I don't know. My default position is to assume that Jesus doesn't suffer from ADD and doesn't just let random thoughts pop out of his mouth because he happened to see some mangy animals wander by as he was teaching. "So if you don't wish to judge your brother you should first take the log out of your own eye, blah, blah . . . Hey, look at that dog and pig over there! That reminds me, don't give what's holy to dogs or cast your pearls before swine. Anyhow, as I was saying..."
The problem is how to connect up these teachings of Jesus. Here's my best shot at it. Jesus just finished saying that if you want to confront your brother about his sin without judging him, you'll have to deal with your own sin first. In other words, it's going to cost you some. You'll have to humble yourself, take a good look at your own heart, and be unsparing on yourself if you want to be rid of the log in your own eye. It might occur to you that maybe your brother isn't worth the trouble. Maybe you shouldn't bother to put yourself through all that and you should just keep silent. But if that's a brother in the faith you want to help, you will take the trouble because you love him. You're fellow sojourners in the faith, right? You are your brother's keeper.

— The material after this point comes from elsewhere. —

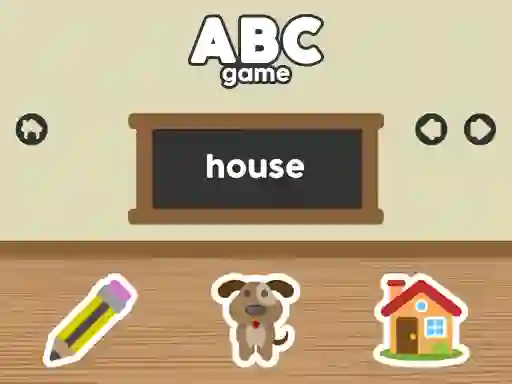 Xogo ABC Game en liña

By contrast do you have the same obligation to those with whom you share no common faith? In Jesus' day the Gentiles were referred to as dogs, godless unbelievers who were outside the covenant. In Matthew 15:26 there is the story where Jesus told the Syrophoenician woman "It is not good to take the children's bread and throw it to the dogs." The Jews, God's covenant people, are referred to as "children" and "brothers" and all sorts of family-type names. But the Gentiles who are outsiders are called "dogs" or even "swine" since pigs are animals that the Jews detest for their filth.

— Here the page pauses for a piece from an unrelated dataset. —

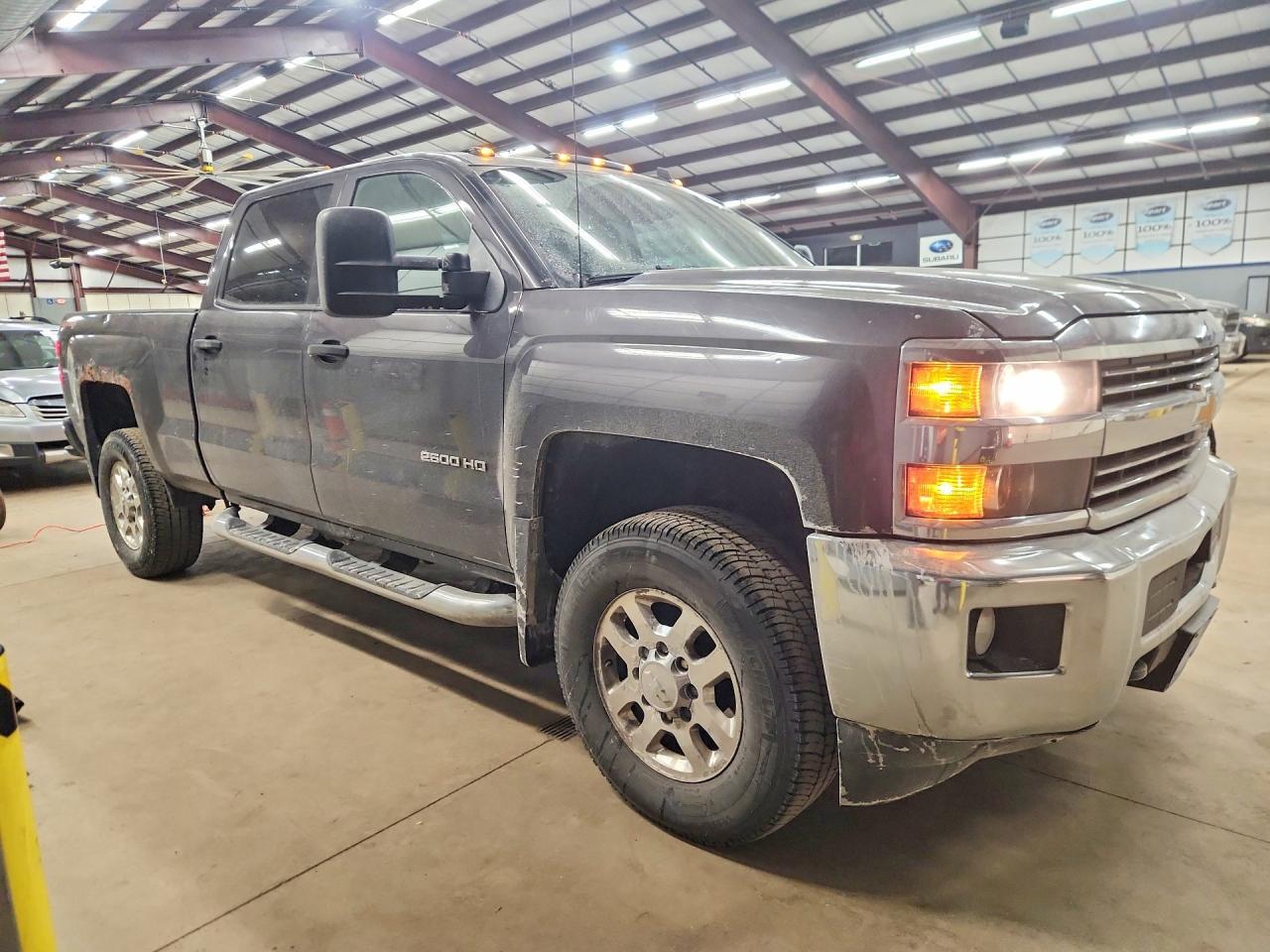 2015 Chevrolet Silverado K2500 Heavy Duty Lt - zdjęcie 4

It is one thing to go through the trouble of scouring your soul so that you can see clearly to remove a speck from a brother's eye. It's quite another to attempt to do the same for an unbeliever who has no interest getting specks, logs, two-by-fours, or what have you removed from their eye. A dog who roams wildly or a pig that wallows in the filth of sin may not want to be tamed or pulled out of the mud. Your good advice, your "pearls" as it were, would most likely be rejected and you yourself could wind up torn to pieces.

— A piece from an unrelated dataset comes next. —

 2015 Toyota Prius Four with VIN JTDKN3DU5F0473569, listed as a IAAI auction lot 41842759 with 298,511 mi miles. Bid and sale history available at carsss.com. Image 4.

Most of us have even experienced this when we have tried in our misguided ways to evangelize. Confronting unbelievers about their sin never comes off to them as being "loving" no matter how much we may protest about our good intentions. They only feel judged and patronized and attacked, so they will feel justified in attacking back. That's why Jesus says: save it. You have no obligation to give your pearls to that type of person. "But a natural man does not accept the things of the Spirit of God, for they are foolishness to him, and he cannot understand them because they are spiritually appraised" (1 Cor. 2:14).